Much like many other business sectors, the banking industry has had to accelerate their digital transformation efforts as a result of the COVID-19 pandemic.
Today’s retail banking industry is a far cry from where it was even just five years ago. Consumers no longer have to physically appear in their bank to process payments or open new accounts. Mobile and web apps feature intuitive experiences and sophisticated functionality. Overall, retail banks and their software development teams have done a tremendous job in creating tools that are integral parts of personal banking today.
However, while significant gains have been made in retail banking over the last few years, the commercial banking sector is lagging behind. For all of the innovation within the retail banking experience space, the commercial banking space is still as fragmented and “untechnical” as ever. For developers, this means they have their work cut out for them.
If you’re a developer who wants to delve into the banking space or if you’re just beginning to work on commercial banking products, here are a few things to keep in mind.
Be Prepared to Work with Outdated Tech
One of the biggest challenges developers will face is that, more often than not, commercial banks are relying on decades-old legacy infrastructure.
As banks have evolved, their IT teams, vendors and consultants have routinely built layers on top of and beside core banking systems. The problem is in many cases, these layers were designed and implemented when authentication delegation, microservices and event-driven architecture were either too novel or nonexistent.
Therefore, developers need to resign themselves to meeting the banks where they are in terms of technology. For example, they might see files instead of APIs, obscure XML schemas (never mind JSON), unexpected throttling and batching in addition to an overall lack of more advanced tools such as webhooks, events, streams and reporting.
Patience is Key
While elsewhere in the IT industry speed is king, many large organizations such as commercial banks tend to operate at a much slower pace. This goes beyond just using a “slower” methodology or having a “slower” development process with lengthier iterations. Unlike in a startup, the development process within larger organizations is a part of a bigger business process — and business processes in banks take a lot more time and effort and are subject to much greater scrutiny. Developers should expect a slower pace and must understand the need to be patient.
Embrace the Unknown and Experiment (Responsibly)
Banking, finance and accounting are very complex, intricate domains. Moreover, banks are large and complex organizations whose inner workings most developers are not generally familiar with. Therefore, developers may be afraid of making mistakes and opt for safety over creativity. This simply can’t be allowed to happen. Of course, no one likes to make mistakes. However, mistakes are often a key building block in innovation. Instead of letting the unknown stunt innovation, developers should embrace this unfamiliar terrain as an opportunity to experiment. Granted, there need to be quality control steps in place to make sure that these experiments don’t cause havoc or send critical functionality off the rails.
Here are a few best practices that each role can follow to strike the right balance between experimentation and objective achievement:
- Engineering managers:
- Build a culture that encourages writing clean code followed by refactoring.
- Ensure developers understand the business and prioritize addressing customers’ pain points.
- Make sure the organization allocates sufficient capacity to accommodate the cost of innovation.
- Don’t rush putting things into the core of your platform.

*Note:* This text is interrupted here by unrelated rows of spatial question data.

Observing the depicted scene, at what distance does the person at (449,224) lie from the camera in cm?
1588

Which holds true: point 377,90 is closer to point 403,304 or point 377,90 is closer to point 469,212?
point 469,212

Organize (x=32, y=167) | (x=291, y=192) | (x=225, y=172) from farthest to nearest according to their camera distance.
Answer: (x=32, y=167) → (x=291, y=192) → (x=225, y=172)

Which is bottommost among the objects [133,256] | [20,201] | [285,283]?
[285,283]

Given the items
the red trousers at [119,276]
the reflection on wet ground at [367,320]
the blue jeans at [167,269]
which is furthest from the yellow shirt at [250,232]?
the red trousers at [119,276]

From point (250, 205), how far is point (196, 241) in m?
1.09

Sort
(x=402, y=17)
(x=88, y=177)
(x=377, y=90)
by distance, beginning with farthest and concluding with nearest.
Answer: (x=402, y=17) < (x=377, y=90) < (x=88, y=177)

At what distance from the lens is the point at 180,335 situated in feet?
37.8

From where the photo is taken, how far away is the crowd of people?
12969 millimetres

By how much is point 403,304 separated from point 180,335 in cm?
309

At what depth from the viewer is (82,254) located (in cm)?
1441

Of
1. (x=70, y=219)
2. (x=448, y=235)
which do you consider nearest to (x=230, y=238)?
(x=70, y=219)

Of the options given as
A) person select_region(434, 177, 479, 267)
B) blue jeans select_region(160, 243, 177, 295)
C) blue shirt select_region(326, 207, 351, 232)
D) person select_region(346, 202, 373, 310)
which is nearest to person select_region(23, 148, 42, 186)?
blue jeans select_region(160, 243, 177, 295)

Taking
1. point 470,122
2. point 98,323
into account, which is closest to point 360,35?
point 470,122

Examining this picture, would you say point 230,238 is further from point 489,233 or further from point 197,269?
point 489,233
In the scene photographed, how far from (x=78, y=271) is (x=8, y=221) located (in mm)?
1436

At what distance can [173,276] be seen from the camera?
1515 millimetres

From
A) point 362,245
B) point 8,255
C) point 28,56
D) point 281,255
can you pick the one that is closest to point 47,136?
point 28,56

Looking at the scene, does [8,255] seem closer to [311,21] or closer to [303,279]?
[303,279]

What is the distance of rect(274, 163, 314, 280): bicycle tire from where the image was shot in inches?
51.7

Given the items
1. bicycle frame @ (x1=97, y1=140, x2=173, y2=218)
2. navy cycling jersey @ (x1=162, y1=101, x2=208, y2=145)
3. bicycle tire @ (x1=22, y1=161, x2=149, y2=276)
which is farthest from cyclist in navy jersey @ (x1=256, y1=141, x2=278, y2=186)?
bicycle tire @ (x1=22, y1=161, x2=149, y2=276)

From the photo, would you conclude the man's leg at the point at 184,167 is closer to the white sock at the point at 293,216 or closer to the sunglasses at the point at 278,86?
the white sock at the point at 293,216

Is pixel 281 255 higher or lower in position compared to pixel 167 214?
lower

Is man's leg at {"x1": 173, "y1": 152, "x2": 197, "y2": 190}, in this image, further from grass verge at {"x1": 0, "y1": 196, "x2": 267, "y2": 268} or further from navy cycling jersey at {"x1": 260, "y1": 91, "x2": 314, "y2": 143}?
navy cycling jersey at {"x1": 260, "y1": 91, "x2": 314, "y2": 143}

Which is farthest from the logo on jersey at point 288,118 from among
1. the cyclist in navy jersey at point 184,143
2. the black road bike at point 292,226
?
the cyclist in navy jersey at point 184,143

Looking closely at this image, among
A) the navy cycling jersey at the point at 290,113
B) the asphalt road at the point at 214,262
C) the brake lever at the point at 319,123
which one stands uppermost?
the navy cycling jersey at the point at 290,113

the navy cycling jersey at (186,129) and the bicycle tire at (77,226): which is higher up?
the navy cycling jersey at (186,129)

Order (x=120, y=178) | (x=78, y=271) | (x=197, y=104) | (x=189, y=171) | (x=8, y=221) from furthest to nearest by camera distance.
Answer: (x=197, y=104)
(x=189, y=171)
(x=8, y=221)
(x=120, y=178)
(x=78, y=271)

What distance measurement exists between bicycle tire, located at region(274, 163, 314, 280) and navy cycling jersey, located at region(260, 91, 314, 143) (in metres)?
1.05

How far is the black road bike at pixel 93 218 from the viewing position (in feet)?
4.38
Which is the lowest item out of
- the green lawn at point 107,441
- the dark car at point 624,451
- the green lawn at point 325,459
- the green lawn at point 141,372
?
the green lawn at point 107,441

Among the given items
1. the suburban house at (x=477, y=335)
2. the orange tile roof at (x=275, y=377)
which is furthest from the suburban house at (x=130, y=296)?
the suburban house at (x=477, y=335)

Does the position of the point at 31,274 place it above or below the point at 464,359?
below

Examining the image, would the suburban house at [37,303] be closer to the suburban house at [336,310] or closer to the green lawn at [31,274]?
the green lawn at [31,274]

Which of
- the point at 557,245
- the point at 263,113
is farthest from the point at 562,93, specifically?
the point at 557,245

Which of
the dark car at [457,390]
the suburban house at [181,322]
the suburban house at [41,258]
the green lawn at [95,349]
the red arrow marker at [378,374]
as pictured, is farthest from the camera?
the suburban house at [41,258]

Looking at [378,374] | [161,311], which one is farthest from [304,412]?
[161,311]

- Move side effects to the edges of your application and decouple them from the business logic. Moreover, strive for keeping business logic as pure as possible when it comes to functionality; for example, make sure the same inputs produce the same outputs without creating side effects or depending on them.
- Use the Theory of Jobs-to-be-Done to better understand the customers’ needs. It takes much longer to understand how the banking industry works than to understand the customers’ jobs-to-be-done and their needs.
Having these guideposts in place will help developers become more comfortable with sparking innovation in commercial banking and allowing creativity to flourish. Understanding and accepting these challenges will enable developers to build the sophisticated tools and experiences that have been long overdue in the commercial banking space.